§ **GOAL**: Copy out all of the records below word for word, leaving nothing out.

**** DATA PROVIDED

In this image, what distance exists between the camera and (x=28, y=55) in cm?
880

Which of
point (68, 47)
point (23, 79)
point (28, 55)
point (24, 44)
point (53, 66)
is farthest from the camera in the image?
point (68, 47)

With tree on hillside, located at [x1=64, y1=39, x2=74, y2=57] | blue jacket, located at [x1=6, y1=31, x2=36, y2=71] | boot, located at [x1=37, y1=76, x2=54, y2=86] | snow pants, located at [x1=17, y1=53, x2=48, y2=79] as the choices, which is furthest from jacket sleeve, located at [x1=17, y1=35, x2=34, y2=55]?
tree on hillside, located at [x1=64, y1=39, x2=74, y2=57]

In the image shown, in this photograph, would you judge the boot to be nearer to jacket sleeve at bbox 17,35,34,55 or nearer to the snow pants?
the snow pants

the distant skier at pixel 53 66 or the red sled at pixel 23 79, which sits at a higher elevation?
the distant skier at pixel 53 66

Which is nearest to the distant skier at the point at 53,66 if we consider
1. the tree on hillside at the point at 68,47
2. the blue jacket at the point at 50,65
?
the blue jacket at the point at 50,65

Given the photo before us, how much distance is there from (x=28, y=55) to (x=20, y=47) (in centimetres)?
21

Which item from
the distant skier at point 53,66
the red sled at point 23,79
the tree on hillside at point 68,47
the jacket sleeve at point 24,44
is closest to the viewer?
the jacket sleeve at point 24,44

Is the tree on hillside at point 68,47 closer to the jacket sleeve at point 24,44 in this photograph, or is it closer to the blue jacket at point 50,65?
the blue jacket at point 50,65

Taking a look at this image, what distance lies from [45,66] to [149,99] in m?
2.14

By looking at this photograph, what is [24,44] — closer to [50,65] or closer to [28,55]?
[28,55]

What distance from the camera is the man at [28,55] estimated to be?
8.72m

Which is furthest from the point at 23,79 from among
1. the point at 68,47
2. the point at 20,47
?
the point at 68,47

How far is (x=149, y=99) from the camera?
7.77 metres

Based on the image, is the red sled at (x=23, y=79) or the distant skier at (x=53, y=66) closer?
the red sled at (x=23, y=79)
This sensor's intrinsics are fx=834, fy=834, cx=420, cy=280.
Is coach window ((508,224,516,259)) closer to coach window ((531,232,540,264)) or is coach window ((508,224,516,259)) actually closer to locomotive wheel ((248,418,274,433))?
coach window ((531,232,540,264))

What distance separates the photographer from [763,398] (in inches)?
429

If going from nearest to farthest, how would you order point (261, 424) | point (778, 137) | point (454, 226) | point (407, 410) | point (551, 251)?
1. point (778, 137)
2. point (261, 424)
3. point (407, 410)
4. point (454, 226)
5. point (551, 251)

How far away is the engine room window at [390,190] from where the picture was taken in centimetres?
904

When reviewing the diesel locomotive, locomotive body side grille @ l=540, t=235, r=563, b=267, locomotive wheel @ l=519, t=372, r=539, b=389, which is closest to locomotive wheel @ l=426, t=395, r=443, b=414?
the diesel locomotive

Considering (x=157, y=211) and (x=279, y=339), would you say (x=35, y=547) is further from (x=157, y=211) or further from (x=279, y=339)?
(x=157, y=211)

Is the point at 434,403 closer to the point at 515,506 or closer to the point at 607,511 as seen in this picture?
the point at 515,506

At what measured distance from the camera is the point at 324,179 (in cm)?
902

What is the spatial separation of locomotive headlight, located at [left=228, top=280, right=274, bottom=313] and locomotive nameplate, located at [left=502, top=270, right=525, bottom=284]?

********

§ **OUTPUT BELOW**:
In this image, what distance exists between the camera and (x=28, y=55) in cm?
880

Which of
point (68, 47)
point (23, 79)
point (28, 55)
point (24, 44)
point (53, 66)
is farthest from the camera in the image?
point (68, 47)

With tree on hillside, located at [x1=64, y1=39, x2=74, y2=57] | blue jacket, located at [x1=6, y1=31, x2=36, y2=71] | boot, located at [x1=37, y1=76, x2=54, y2=86] | snow pants, located at [x1=17, y1=53, x2=48, y2=79] as the choices, which is furthest from jacket sleeve, located at [x1=17, y1=35, x2=34, y2=55]?
tree on hillside, located at [x1=64, y1=39, x2=74, y2=57]

In the image shown, in this photograph, would you judge the boot to be nearer to jacket sleeve at bbox 17,35,34,55 or nearer to the snow pants?
the snow pants

the distant skier at pixel 53 66 or the red sled at pixel 23 79, which sits at a higher elevation?
the distant skier at pixel 53 66

Which is nearest to the distant skier at the point at 53,66 if we consider
1. the tree on hillside at the point at 68,47
2. the blue jacket at the point at 50,65
?
the blue jacket at the point at 50,65

Given the photo before us, how much distance is there from (x=28, y=55) to (x=20, y=47) (in centimetres)?
21

Which item from
the distant skier at point 53,66
the red sled at point 23,79
the tree on hillside at point 68,47
the jacket sleeve at point 24,44
is closest to the viewer?
the jacket sleeve at point 24,44

Is the tree on hillside at point 68,47 closer to the jacket sleeve at point 24,44 in this photograph, or is it closer to the blue jacket at point 50,65?
the blue jacket at point 50,65

Taking a look at this image, what distance lies from [45,66] to [149,99] in m?
2.14

By looking at this photograph, what is [24,44] — closer to [50,65] or closer to [28,55]?
[28,55]

What distance from the camera is the man at [28,55] estimated to be?
8.72m

Which is furthest from the point at 23,79 from among
1. the point at 68,47
2. the point at 20,47
?
the point at 68,47

How far is (x=149, y=99) from the camera?
7.77 metres

Based on the image, is the red sled at (x=23, y=79) or the distant skier at (x=53, y=66) closer?
the red sled at (x=23, y=79)
This sensor's intrinsics are fx=834, fy=834, cx=420, cy=280.
Is coach window ((508,224,516,259)) closer to coach window ((531,232,540,264)) or is coach window ((508,224,516,259)) actually closer to locomotive wheel ((248,418,274,433))?
coach window ((531,232,540,264))

What distance separates the photographer from [763,398] (in inches)?
429

If going from nearest to farthest, how would you order point (261, 424) | point (778, 137) | point (454, 226) | point (407, 410) | point (551, 251)?
1. point (778, 137)
2. point (261, 424)
3. point (407, 410)
4. point (454, 226)
5. point (551, 251)

How far away is the engine room window at [390,190] from where the picture was taken in centimetres?
904

When reviewing the diesel locomotive, locomotive body side grille @ l=540, t=235, r=563, b=267, locomotive wheel @ l=519, t=372, r=539, b=389, which is closest to locomotive wheel @ l=426, t=395, r=443, b=414?
the diesel locomotive

Considering (x=157, y=211) and (x=279, y=339), would you say (x=35, y=547) is further from (x=157, y=211) or further from (x=279, y=339)?
(x=157, y=211)

Is the point at 434,403 closer to the point at 515,506 or closer to the point at 607,511 as seen in this picture?
the point at 515,506

At what measured distance from the camera is the point at 324,179 (in cm)?
902

What is the spatial separation of locomotive headlight, located at [left=228, top=280, right=274, bottom=313] and locomotive nameplate, located at [left=502, top=270, right=525, bottom=284]?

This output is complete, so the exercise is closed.